Quedamos ahora notificados. El toro constitucional se ha negado a embestir a las corridas pese a haber sido denunciadas hace unos años ante la Corte como ejemplo inaceptable de "tratos crueles" a los animales. Su reciente fallo se negó atender una demanda que pedía declarar inconstitucionales las excepciones de la Ley 84 de 1989, Estatuto Nacional de Protección Animal, que excluye el rodeo, el coleo, las corridas de toros, las novilladas, las corralejas, las becerradas, las riñas de gallos y las prácticas utilizadas en estos eventos, del inventario de "actos de crueldad con animales" que advierte la Ley en su artículo Séptimo. 

Inicialmente, el choque de opiniones se presentó por entonces entre el magistrado Jorge Iván Palacio -a quien aplaudimos por ésta y otras de sus valerosas posturas-, quien favoreció la demanda manifestando entre otras cosas que tales actos son la "violación" a una especie de la naturaleza y el deber del Estado es no solamente darle protección a los seres humanos sino también "al medio ambiente y a la fauna que los rodea", y el Procurador General de la Nación, quien alegó que los espectáculos referidos son constitucionales toda vez que hacen parte del patrimonio cultural de los colombianos y porque "desde tiempos inmemoriales han contribuido a la convivencia pacífica de las sociedades". Y algo más asombroso: el muy ferviente Católico señor procurador, Alejandro Ordóñez, piadoso y compasivo como le agrada que lo perciban, atizó la discusión enfatizando que son "expresiones culturales y artísticas que nos identifican como colombianos (...) lo que hace tolerable el sufrimiento a que son sometidos". ¡Válgame Dios!

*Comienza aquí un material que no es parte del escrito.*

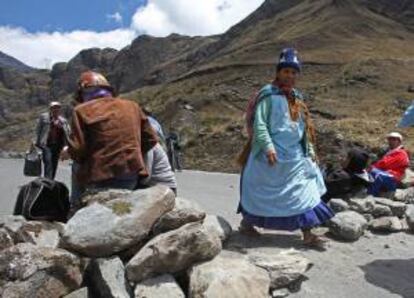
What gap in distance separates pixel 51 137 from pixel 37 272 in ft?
25.3

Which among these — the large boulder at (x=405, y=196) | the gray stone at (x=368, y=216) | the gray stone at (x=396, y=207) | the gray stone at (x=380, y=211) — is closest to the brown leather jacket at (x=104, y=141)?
the gray stone at (x=368, y=216)

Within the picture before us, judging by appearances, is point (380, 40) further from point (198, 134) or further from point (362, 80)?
point (198, 134)

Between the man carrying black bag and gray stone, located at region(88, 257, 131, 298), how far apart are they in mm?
7134

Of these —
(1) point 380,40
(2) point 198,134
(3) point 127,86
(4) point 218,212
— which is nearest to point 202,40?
(3) point 127,86

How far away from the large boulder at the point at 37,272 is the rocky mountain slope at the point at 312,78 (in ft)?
59.7

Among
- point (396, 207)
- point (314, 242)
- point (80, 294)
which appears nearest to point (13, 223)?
point (80, 294)

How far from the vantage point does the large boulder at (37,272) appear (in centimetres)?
519

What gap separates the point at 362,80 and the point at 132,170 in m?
45.9

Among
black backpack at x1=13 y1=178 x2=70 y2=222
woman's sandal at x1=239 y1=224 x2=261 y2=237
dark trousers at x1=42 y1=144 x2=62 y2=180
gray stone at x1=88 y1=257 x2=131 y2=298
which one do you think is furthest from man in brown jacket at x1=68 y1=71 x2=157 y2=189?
dark trousers at x1=42 y1=144 x2=62 y2=180

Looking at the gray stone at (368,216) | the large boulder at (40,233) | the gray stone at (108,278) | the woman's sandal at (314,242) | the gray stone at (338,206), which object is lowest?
the gray stone at (368,216)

Pues bien, esta "diversión" bochornosa, legado tortuoso del Circo romano, acertadamente llamada el “arte de matar”, nunca ha dejado de perturbarnos cuando lo vemos puesto allí como un palo en la rueda a lo que podrían ser en la sociedad y en especial para las nuevas generaciones los modelos verdaderamente culturales, éticos y morales. 

Todos sabemos que tanto los empresarios que se lucran con estos espectáculos sangrientos, como sus fanáticos seguidores, han tenido en los medios de comunicación el pilar en el cual apoyarse asegurando la perpetuidad de su "fiesta brava". De allí que mientras la radio, la televisión y la prensa escrita no hagan eco suficiente a las voces de quienes libran una desigual batalla contra los aficionados al tormento y la sangre, será muy difícil lograr la prohibición de las corridas de toros y el destierro de su simbología como festejo y culto al suplicio y la tortura animal. 

Hace unos cuatro años Caracol Radio difundió los resultados de una encuesta entre los colombianos, resultado de la cual, y en expresión arrolladoramente mayoritaria, el 99.39 % de los consultados le dio un no categórico y rotundo a esta barbarie que, por fortuna, ya tan sólo alrededor de 8 países en todo el mundo la permiten. 

En definitiva, sin importar que este fallo le declaró el “indulto" a las corridas de toros, desde esta columna abogo por la abolición de una fiesta que abiertamente excita a la violencia social, insensibiliza a la gente frente al sufrimiento de seres vivos, y convierte en práctica aceptable actitudes inhumanas y perversas asimiladas a la crueldad.